3. Penghibah itu orang dewasa, sebab
anak-anak kurang kemampuannya.
4. Penghibah itu tidak dipaksa, sebab
hibah itu akad yang mempersyaratkan keridhaan dalam keabsahannya.
b. Syarat-syarat bagi orang yang diberi hibah
Orang yang diberi hibah disyaratkan
benar-benar ada waktu diberi hibah. Bila tidak benar-benar ada, atau
diperkirakan adanya, misalnya dalam bentuk janin, maka hibah tidak sah.

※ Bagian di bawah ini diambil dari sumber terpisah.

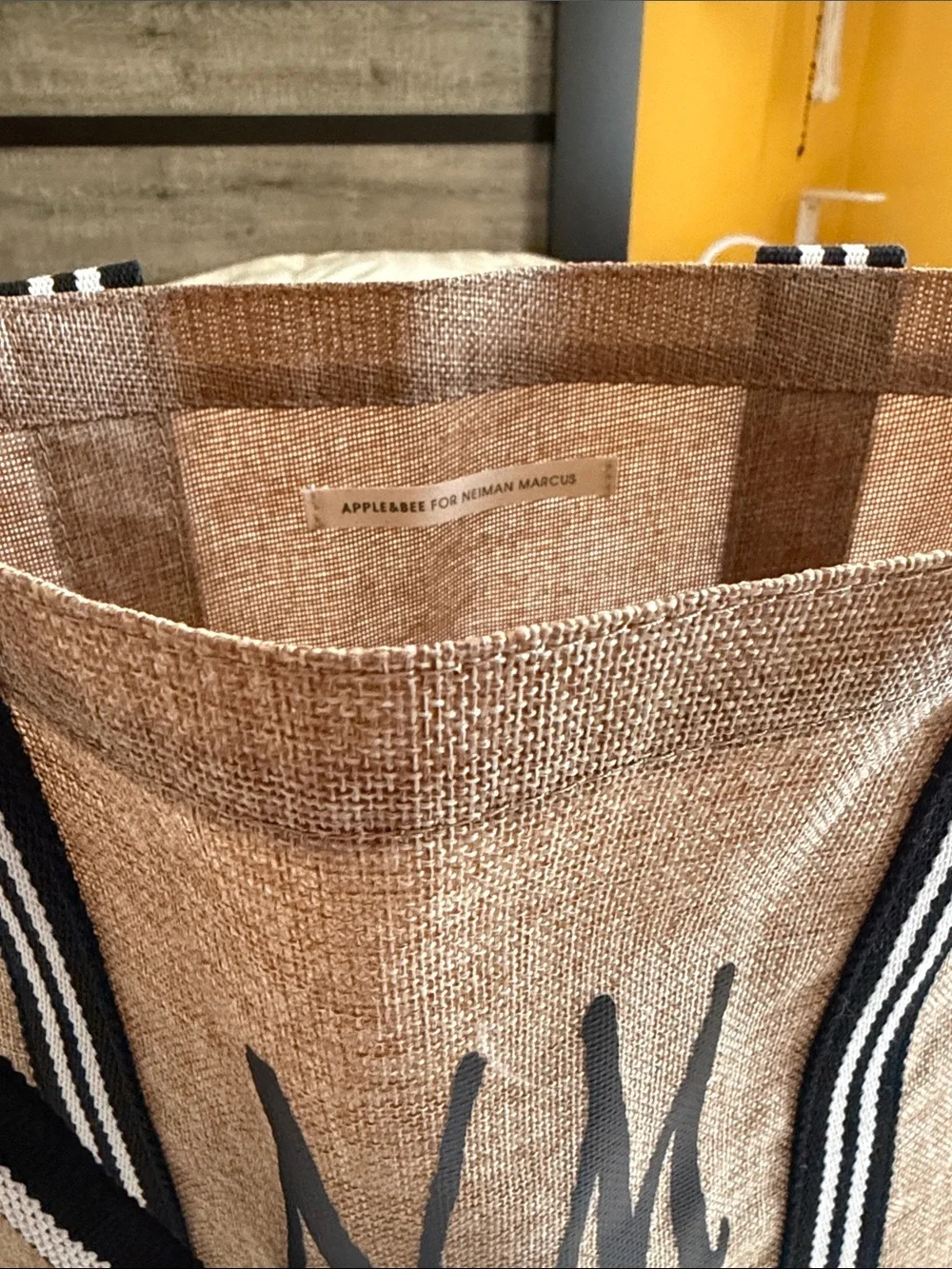 NWT Apple & Bee for Neiman Marcus Jute Tote Bag Large Burlap Beach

Apabila
orang yang diberi hibah itu ada di waktu pemberian hibah, akan tetapi dia
masih atau gila, maka hibah itu diambil oleh walinya, pemeliharaannya atau
orang mendidiknya sekalipun dia orang asing.
c. Syarat-syarat bagi yang dihibahkan
Disyaratkan bagi yang dihibahkan:
1) Benar-benar ada
2) Harta yang bernilai
3) Dapat dimiliki dzatnya, yakni bahwa
yang dihibahkan itu adalah apa yang bisa dimiliki, diterima peredarannya, dan
pemilikannya dapat berpindah tangan. Maka tidak sah menghibahkan air di sungai,
ikan di laut, burung di udara, masjid-masjid atau pesantren-pesantren.

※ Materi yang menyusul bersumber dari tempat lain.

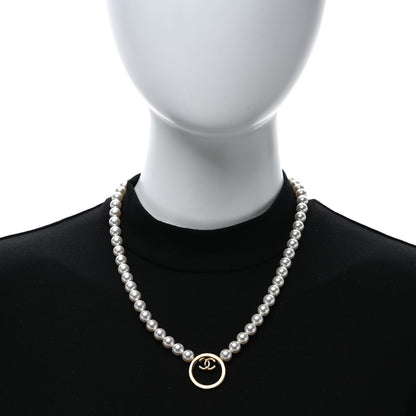 Chanel Pearl CC Round Long Necklace Gold White 2 of 5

4) Tidak berhubungan dengan
tempat pemilik hibah, seperti menghibahkan tanaman, pohon, atau bangunan tanpa
tanahnya.
5) Dikhususkan, yakni yang dihibahkan
itu bukan untuk umum, sebab pemegangan dengan tangan itu tidak sah kecuali bila
ditentukaan (dikhususkan) seperti halnya jaminan.
Terdapat dua hal yang hendak dicapai
oleh hibah yakni, Pertama, dengan beri memberi akan
menimbulkan suasana akrab dan kasih sayang antara sesama manusia.

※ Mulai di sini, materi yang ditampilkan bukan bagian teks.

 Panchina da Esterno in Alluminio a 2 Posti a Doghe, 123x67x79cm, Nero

Sedangkan mempererat hubungan silaturrahmi itu termasuk ajaran dasar agama
Islam. Kedua, yang dituju oleh anjuran hibah adalah
terbentuknya kerjasam dalam berbuat baik, baik dalam menanggulangi kesulitan
saudaranya, maupun dalam membangun lembaga-lembaga sosial.
Kesimpulan
- Hibah adalah merupakan suatu pemberian yang bersifat sukarela (tidak ada sebab dan musababnya) tanpa da kontra prestasi dari pihak penerima pemberian, dan pemberian itu dilangsungkan pada saat si pemberi masih hidup (inilah yang membedakannya dengan wasiat, yang mana wasiat diberikan setelah si pewasiat meninggal dunia).
- Rukun hibah, yaitu : penghibah , penerima hibah, ijab dan kabul, dan benda yang dihibahkan.
- Syarat-syarat hibah itu meliputi syarat penghibah, penerima hibah dan benda yang dihibahkan.
- Penghibahan harta yang dilakukan oleh orang sakit hukumnya sama dengan wasiat. Menurut jumhur ulama seseorang dapat / boleh menghibahkan semua apa yang dimilikinya kepada orang lain.